Suggestions of experts
Ramit Sethi, the author of “I Will Teach You To Be Rich” suggests that one should spend one’s income in definite streams of expenses. The first thing that he recommends is that people should create a budget and then stick to it in a steadfast manner. To start with, he asks people to spend the majority of their income – amounting to as much as 50 to 60 per cent – for the fixed expenses. This includes costs such as rents and/or mortgages, various utilities, bills to be paid for cell phone calls, insurance, payments for private vehicles, and other miscellaneous expenditure such as groceries, internet, and clothes, etc.
Next, Sethi says that 10 percent of one’s income should be dedicated to making investments from the money that is left after paying the taxes. As far as savings are concerned, Sethi states that 5-10% should be kept aside for the purpose. Young people can save up for a variety of purposes such as going on a vacation, making down payment on the house that they have always wanted to buy. Savings also come in handy during the wedding or at times of emergency. Sethi says that the remainder of the money should be used for guilt-free expenses.
He feels that every person needs to spend on fun and expects young people to do it more often than others would. This segment includes expenses such as going to bars, going to see a movie, attending a game or using cabs, etc. Going by this approach, it would not be unwise to suggest that Sethi exhorts people to spend more money on things that they love and less on things that they dislike, and still be able to save some money that would come in handy later on. Bill Schultheis, who has authored “The Coffeehouse Investor – How to Build Wealth, Ignore Wall Street, and Get On with Your Life” has his own take on this issue.
Schultheis proposes that people should save for later but they should also invest some money for the present. He prioritizes areas such as mutual funds and stock markets for young people, provided they are interested in the same. He says that 10% of youngsters’ money should be used for investment – it does not matter what kind of form it is. He also says that young investors should not shy away from the prospect of losing their money in the stock market. Any loss suffered in the present would only make them wise in the future.
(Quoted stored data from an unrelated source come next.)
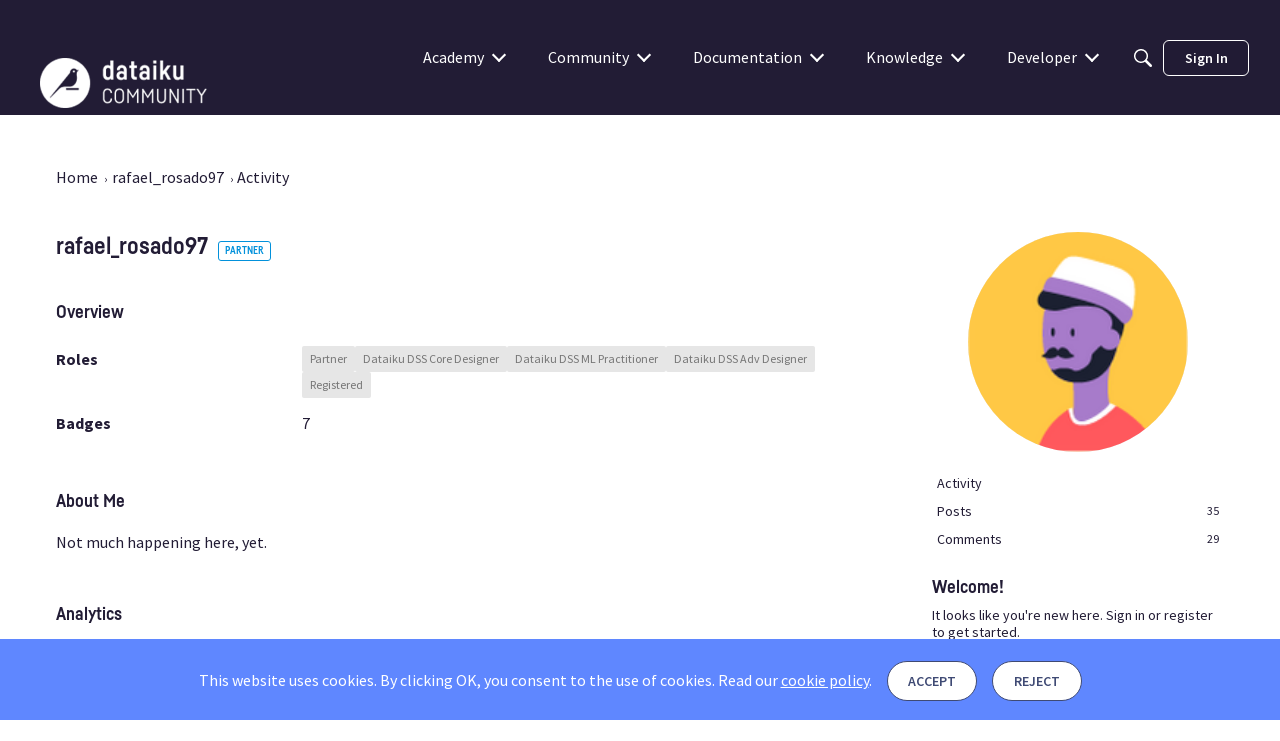

--- FILE ---
content_type: image/svg+xml
request_url: https://badges.v-cdn.net/svg/anniversary-3.svg
body_size: 909
content:
<svg viewBox="0 0 40 40" xmlns="http://www.w3.org/2000/svg" xmlns:xlink="http://www.w3.org/1999/xlink"><defs><path id="a" d="M0 .026h15.169v7.779H0z"/></defs><g fill="none" fill-rule="evenodd"><g transform="translate(0 2)"><circle fill="#F17CB0" cx="19" cy="19" r="19"/><g transform="translate(11.59 13.72)"><mask id="b" fill="#fff"><use xlink:href="#a"/></mask><path d="M1.145 7.283c.144-.145.307-.31.517-.44.265-.163.551-.243.876-.243.67 0 1.11.378 1.464.682.34.292.608.523 1.074.523.47 0 .74-.234 1.08-.53.345-.3.775-.675 1.424-.675.75 0 1.188.4 1.54.72.338.31.55.485.964.485.461 0 .741-.228 1.096-.517.376-.307.843-.688 1.544-.688.747 0 1.199.408 1.562.737.317.287.554.454.875.466v-.81c.005-.054.008-.109.008-.164V5.554c-.008-1.375-1.141-2.492-2.535-2.492H8.422V.026H6.738v3.036H2.527C1.133 3.062 0 4.18 0 5.554V7.803c.598-.009.851-.224 1.145-.52" fill="#000" mask="url(#b)"/></g><path d="M24.347 21.454c-.262 0-.462.152-.792.42-.43.35-.965.786-1.854.786-.9 0-1.406-.46-1.775-.797-.303-.276-.461-.41-.736-.41-.193 0-.361.14-.643.384-.4.347-.947.823-1.868.823-.912 0-1.458-.47-1.857-.811-.302-.26-.47-.395-.687-.395-.198 0-.28.063-.549.332-.341.344-.894.86-1.996.872v4.061c0 .457.38.831.844.831h13.512a.84.84 0 0 0 .844-.831V22.659c-.798-.014-1.323-.453-1.68-.775-.313-.283-.489-.43-.763-.43M19.19 12.81a1.557 1.557 0 0 1-1.576-1.546c0-1.499 1.576-1.112 1.576-3.094.59 0 1.576 1.426 1.576 2.707 0 1.28-.702 1.933-1.576 1.933" fill="#000" fill-rule="nonzero"/><path d="M19 38C8.507 38 0 29.493 0 19S8.507 0 19 0s19 8.507 19 19-8.507 19-19 19zm0-1.9c9.444 0 17.1-7.656 17.1-17.1 0-9.444-7.656-17.1-17.1-17.1C9.556 1.9 1.9 9.556 1.9 19c0 9.444 7.656 17.1 17.1 17.1z" fill="#000" fill-rule="nonzero"/></g><g transform="translate(22)"><circle fill="#000" cx="9" cy="9" r="9"/><g transform="translate(1 1)"><circle fill="gray" cx="8" cy="8" r="7.773"/><path d="M10.71 5.15c0 .535-.162.99-.486 1.365-.325.375-.78.633-1.366.773v.035c.692.086 1.215.296 1.57.63.356.334.534.784.534 1.35 0 .825-.299 1.467-.897 1.926-.597.459-1.45.688-2.56.688-.93 0-1.754-.154-2.473-.463v-1.54c.332.167.697.304 1.096.41a4.61 4.61 0 0 0 1.184.158c.597 0 1.039-.102 1.324-.305.285-.203.427-.53.427-.979 0-.402-.164-.687-.492-.855-.328-.168-.851-.252-1.57-.252h-.65V6.702h.662c.664 0 1.15-.087 1.456-.26.306-.174.46-.472.46-.894 0-.648-.407-.973-1.219-.973a2.79 2.79 0 0 0-.858.141 4.193 4.193 0 0 0-.97.486l-.838-1.248c.781-.562 1.713-.843 2.795-.843.887 0 1.587.18 2.1.539.514.359.771.859.771 1.5z" fill="#FFF"/></g></g></g></svg>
The author of “FAFSA Made Easy: Getting the Most Out of College Financial Aid” Arthur Isabella suggests that a 50-30-20 plan should be followed by young people. Isabella says that 50% should be dedicated towards regular expenses, 20% should be for debts and retirement savings and the remainder of the money should be used for recreational activities. He says that one should recognize the basic fact that all our expenses are related. Considering the critical condition of the job market he recommends that there be three kinds of budgets – one for good times, one for normal times, and one for when nothing is working.
Importance of self-control
It is very important to be controlled in one’s expenses. Quite a few of us are lucky in the way that we inherit the virtue from our parents and it is drummed into us. With proper control over your expenses it will always be easier to maintain a leash on your spending as well. You can always use the credit card to buy something but isn’t it better to save for the same and then buy it?
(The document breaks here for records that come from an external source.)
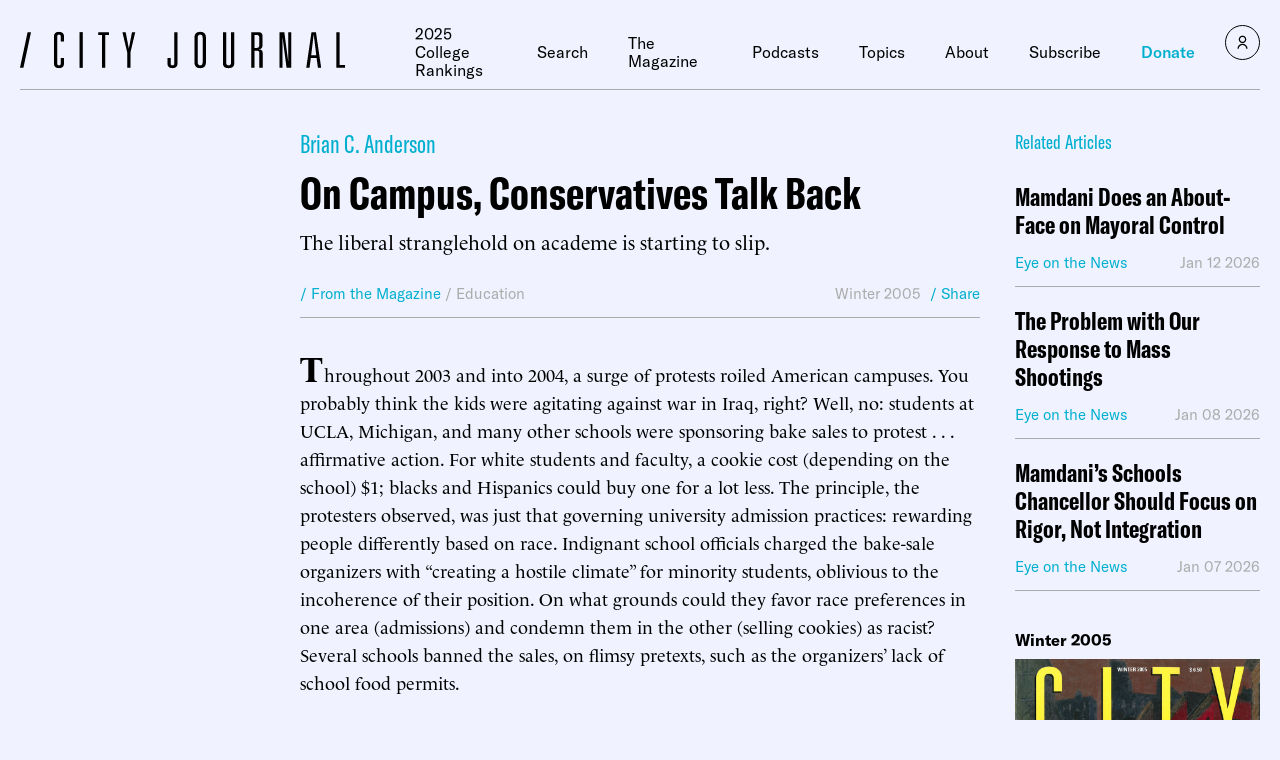

--- FILE ---
content_type: text/javascript;charset=utf-8
request_url: https://p1cluster.cxense.com/p1.js
body_size: 98
content:
cX.library.onP1('20fylvydnam5vob62979fq7rb');


--- FILE ---
content_type: text/javascript;charset=utf-8
request_url: https://id.cxense.com/public/user/id?json=%7B%22identities%22%3A%5B%7B%22type%22%3A%22ckp%22%2C%22id%22%3A%22mklnamaltiosxm68%22%7D%2C%7B%22type%22%3A%22lst%22%2C%22id%22%3A%2220fylvydnam5vob62979fq7rb%22%7D%2C%7B%22type%22%3A%22cst%22%2C%22id%22%3A%2220fylvydnam5vob62979fq7rb%22%7D%5D%7D&callback=cXJsonpCB1
body_size: 204
content:
/**/
cXJsonpCB1({"httpStatus":200,"response":{"userId":"cx:j40es81nrgtdepmxzes17w1i:2437mlhwrl6j9","newUser":false}})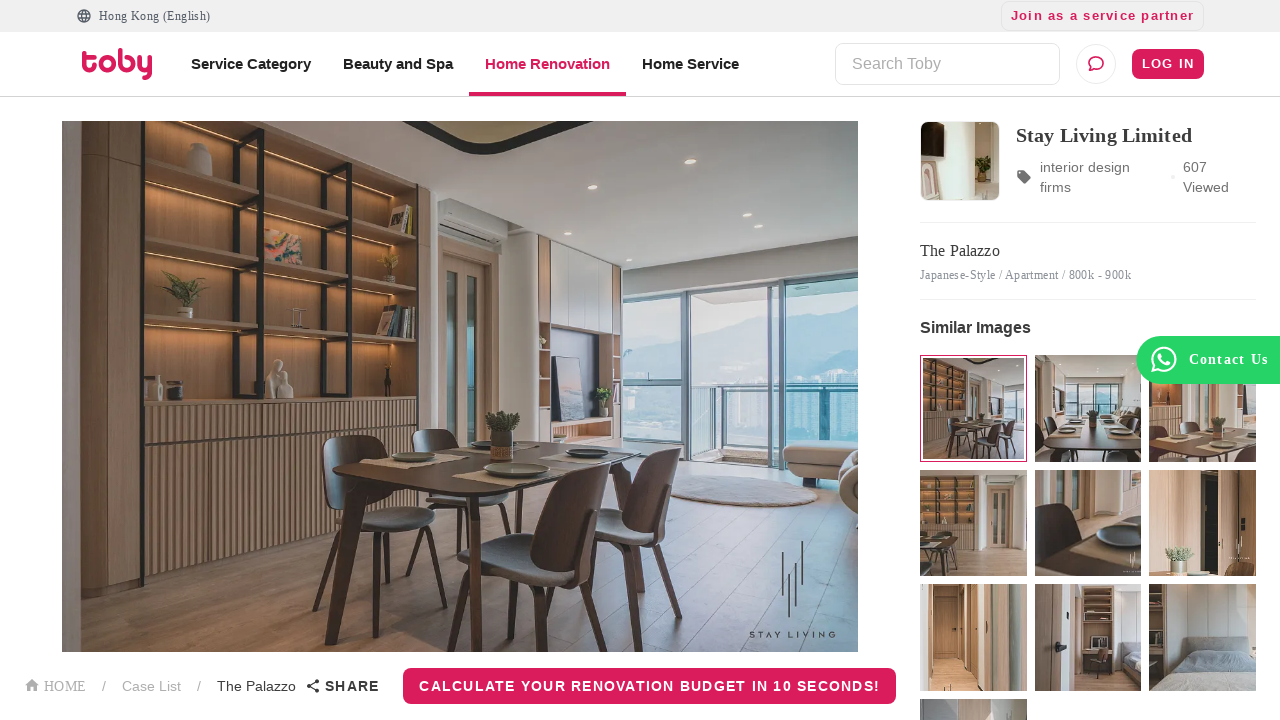

--- FILE ---
content_type: application/javascript
request_url: https://assets.hellotoby.com/dist/interior/prod/1.9.16/static/js/512-ea17b24b.js
body_size: 421
content:
(self.__LOADABLE_LOADED_CHUNKS__=self.__LOADABLE_LOADED_CHUNKS__||[]).push([[512],{52512:(e,l,n)=>{"use strict";Object.defineProperty(l,"__esModule",{value:!0});var t=n(84267),o=n(75443);"undefined"===typeof Intl&&("undefined"!==typeof window?Object.defineProperty(window,"Intl",{value:{}}):"undefined"!==typeof n.g&&Object.defineProperty(n.g,"Intl",{value:{}})),(0,o.shouldPolyfill)()&&Object.defineProperty(Intl,"getCanonicalLocales",{value:t.getCanonicalLocales,writable:!0,enumerable:!1,configurable:!0})},84267:(e,l,n)=>{e.exports=n(39262)(154)}}]);
//# sourceMappingURL=512-ea17b24b.js.map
It is not really worth it to pay interest on something as daily and mundane as a pair of jeans or a box of cereals. If you are not able to control your urges, it does not matter how much you earn at the end of a month – you will keep paying for them for a decade. In case you want to make sure your credit cards can be used for convenience expenses or for availing the rewards always pay the whole balance when the bill comes to you at the end of a month. Also, be sure to have only that amount of cards, which you can keep a hold of.
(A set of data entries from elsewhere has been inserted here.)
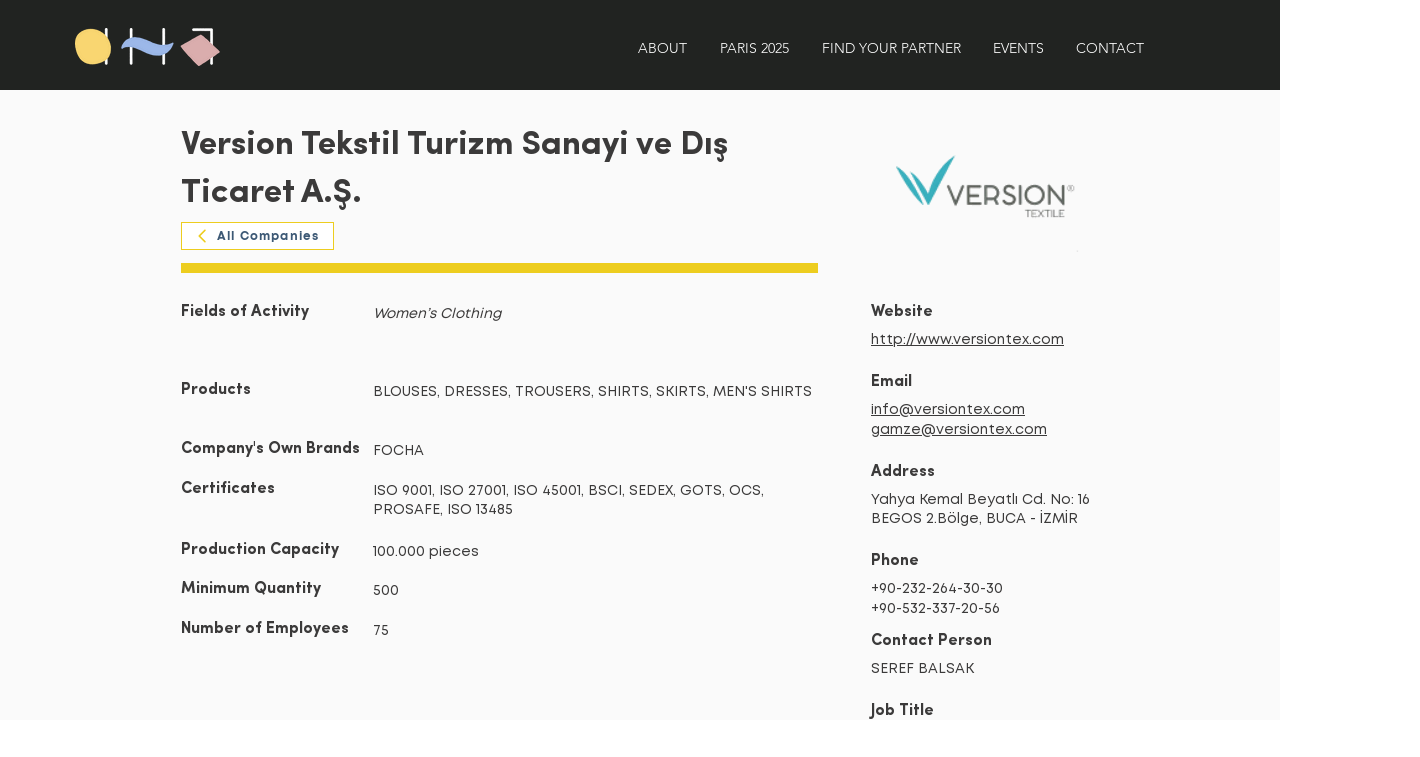

--- FILE ---
content_type: text/plain
request_url: https://www.google-analytics.com/j/collect?v=1&_v=j102&a=340252835&t=pageview&_s=1&dl=https%3A%2F%2Fwww.aegeanhasapparel.com%2Fcompany%2Fversion-tekstil-turizm-sanayi-ve-d%25C4%25B1%25C5%259F-ticaret-a.%25C5%259F.&ul=en-us%40posix&dt=Version%20Tekstil%20Turizm%20Sanayi%20ve%20D%C4%B1%C5%9F%20Ticaret%20A.%C5%9E.&sr=1280x720&vp=1280x720&_u=YEBAAAABAAAAAC~&jid=427549412&gjid=269409850&cid=1054770659.1768593960&tid=UA-188081916-1&_gid=2080126727.1768593960&_r=1&_slc=1&gtm=45He61e1n81557KZMWv841025000za200zd841025000&gcd=13l3l3l3l1l1&dma=0&tag_exp=103116026~103200004~104527906~104528501~104684208~104684211~105391253~115495939~115616986~115938466~115938469~116682876~116988315~117041587&z=2077401285
body_size: -453
content:
2,cG-CWFM5F9YEY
Be responsible for your own financial future
You should always remember this – if you have no idea as to how you can manage your own money others will always find ways to wreck your ship. Some of them can have bad intentions such as financial planners who work on the basis of commissions and operate in a Machiavellian manner. Others might have only your good at their heart but they have no idea of what they are doing. Among them could be your own family members who might wish you buy a house but have no knowledge as to how you would pay off the mortgage.
There are certain other things that you should keep in mind:
- You should know where your money is going. Read “5 Easy Ways to Plan Your Spending and Increase Your Saving“.
- Create an emergency fund
- Retirement planning should be as quick as possible
- Understand taxes
- Have a healthy lifestyle
- Get as much insurance as possible.